- Your task -
Reproduce exactly the lines of this material that begin at the line with "Geschäftsmann und Frau" and end at the line with "#9 10 Point", both included. Omit the pictures and everything else.

- Task material -
● ● ● ● ● ● ●

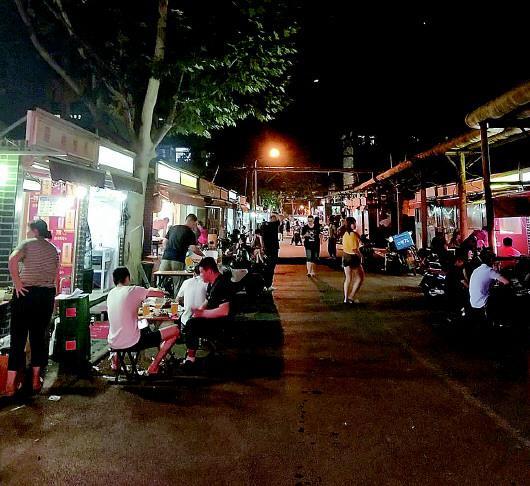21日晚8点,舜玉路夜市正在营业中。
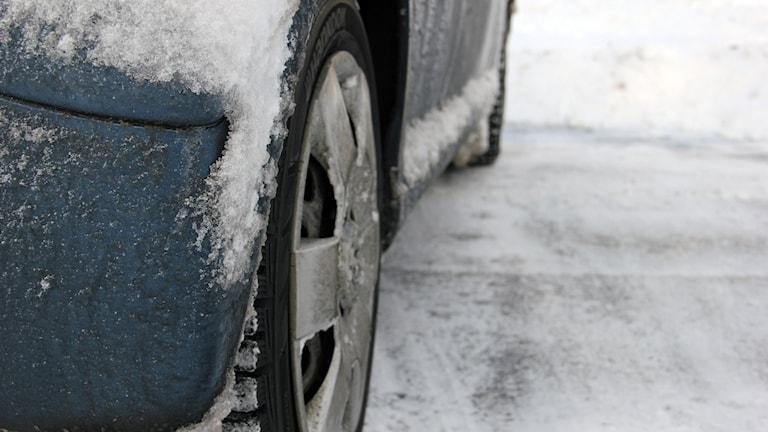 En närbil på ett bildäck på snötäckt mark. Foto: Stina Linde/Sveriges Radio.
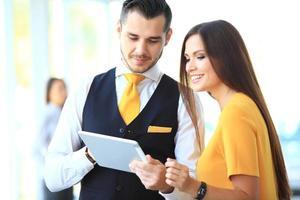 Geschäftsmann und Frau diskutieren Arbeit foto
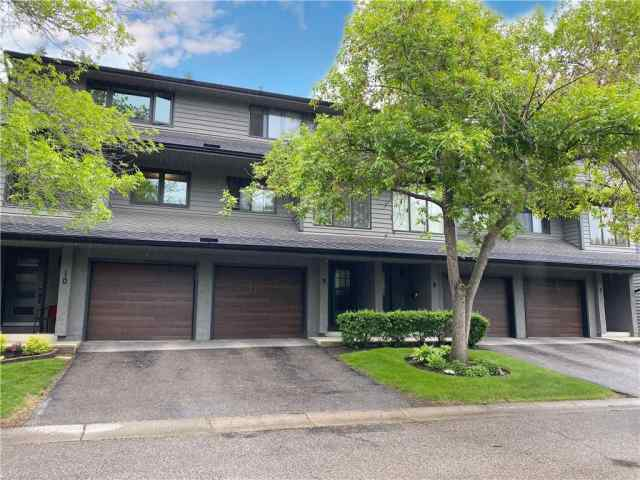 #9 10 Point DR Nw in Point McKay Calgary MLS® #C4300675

● ● ● ● ● ● ●

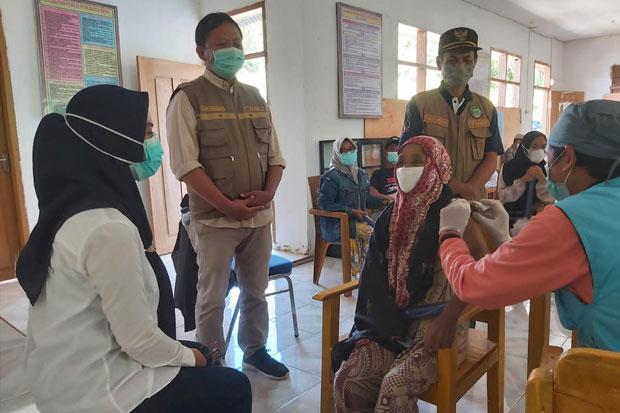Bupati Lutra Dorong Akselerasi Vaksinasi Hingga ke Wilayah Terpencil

● ● ● ● ● ● ●

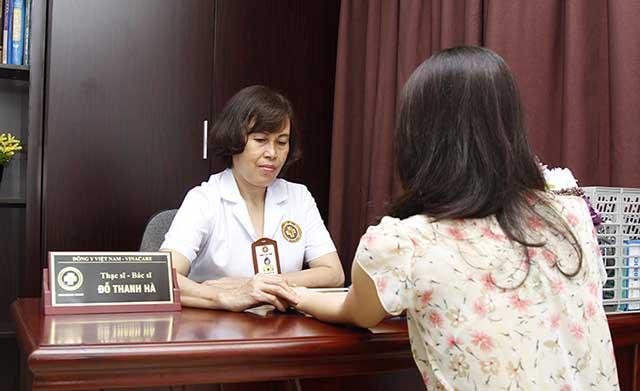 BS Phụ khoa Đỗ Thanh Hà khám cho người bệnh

● ● ● ● ● ● ●

- Exercise result -
 Geschäftsmann und Frau diskutieren Arbeit foto
 #9 10 Point DR Nw in Point McKay Calgary MLS® #C4300675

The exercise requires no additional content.